→ ABOUT THIS TASK
What must be written out is each line from the one holding "Uncover the pot, add" through the end of the records, word for word, minus any pictures.
*** PROVIDED ENTRIES Section Begins ***
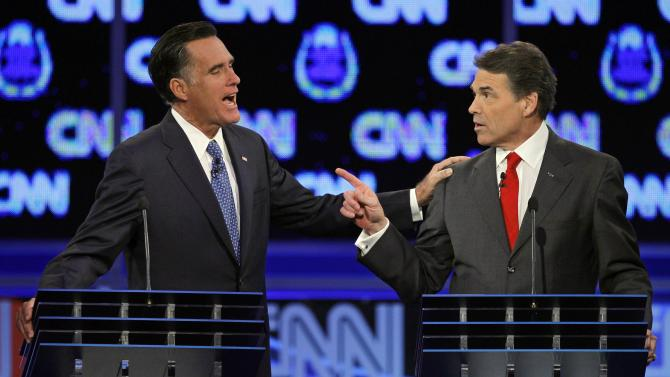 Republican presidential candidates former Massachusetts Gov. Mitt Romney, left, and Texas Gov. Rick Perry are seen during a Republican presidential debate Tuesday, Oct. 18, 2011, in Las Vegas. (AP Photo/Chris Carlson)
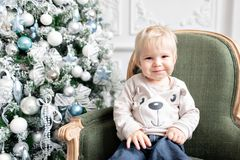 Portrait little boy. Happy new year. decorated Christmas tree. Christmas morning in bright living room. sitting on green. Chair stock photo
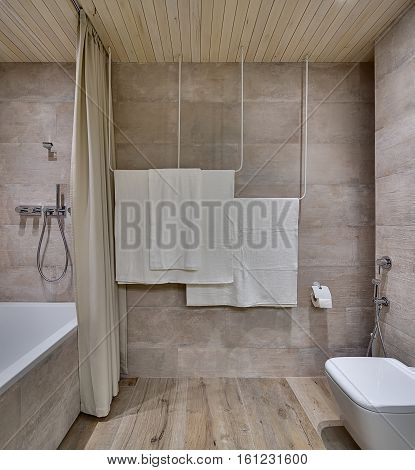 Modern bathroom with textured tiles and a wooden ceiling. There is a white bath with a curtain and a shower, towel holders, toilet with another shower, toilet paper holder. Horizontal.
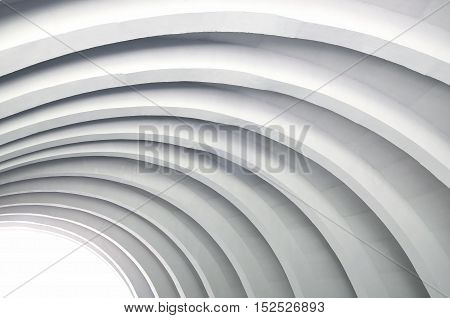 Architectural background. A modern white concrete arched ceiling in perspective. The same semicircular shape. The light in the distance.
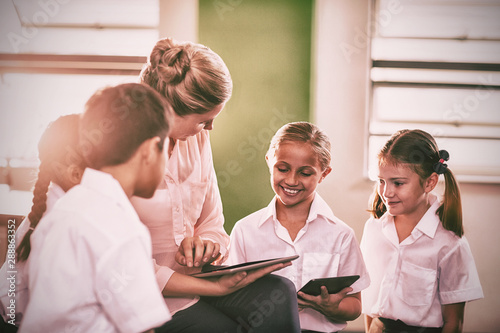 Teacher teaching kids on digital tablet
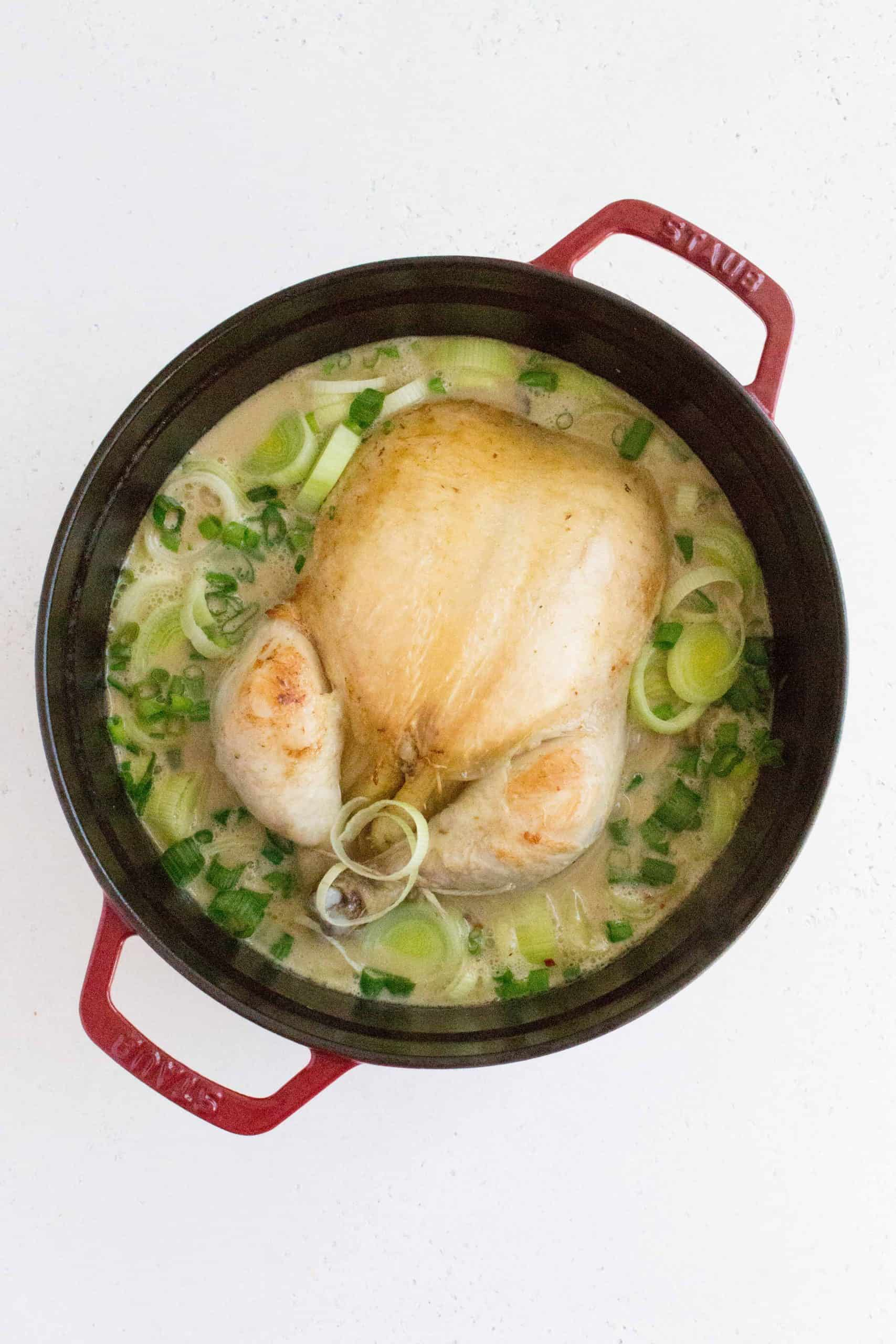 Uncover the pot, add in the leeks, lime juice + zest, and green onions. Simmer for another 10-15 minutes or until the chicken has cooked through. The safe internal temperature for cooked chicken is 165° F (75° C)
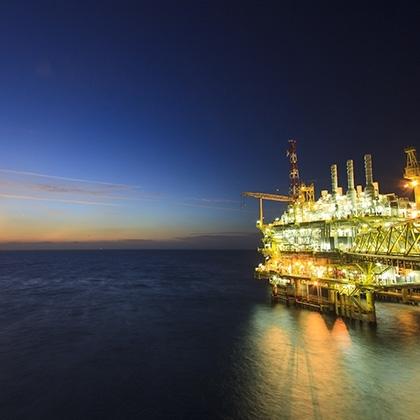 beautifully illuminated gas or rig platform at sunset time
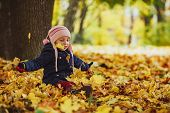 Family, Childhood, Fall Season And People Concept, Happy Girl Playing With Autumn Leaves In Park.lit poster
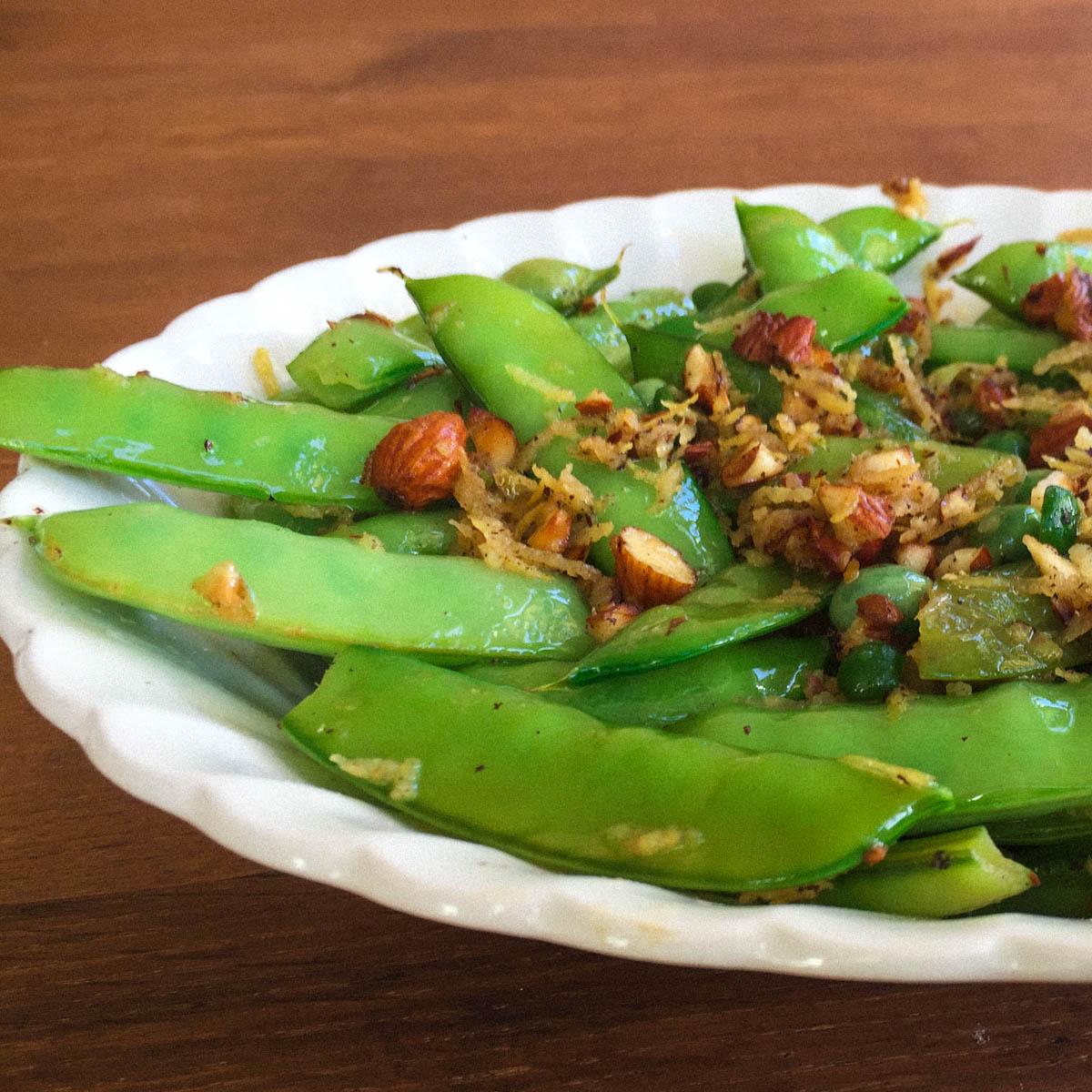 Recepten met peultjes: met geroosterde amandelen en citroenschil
*** PROVIDED ENTRIES Section Ends ***
→ ANSWER SPACE
 Uncover the pot, add in the leeks, lime juice + zest, and green onions. Simmer for another 10-15 minutes or until the chicken has cooked through. The safe internal temperature for cooked chicken is 165° F (75° C)
 beautifully illuminated gas or rig platform at sunset time
 Family, Childhood, Fall Season And People Concept, Happy Girl Playing With Autumn Leaves In Park.lit poster
 Recepten met peultjes: met geroosterde amandelen en citroenschil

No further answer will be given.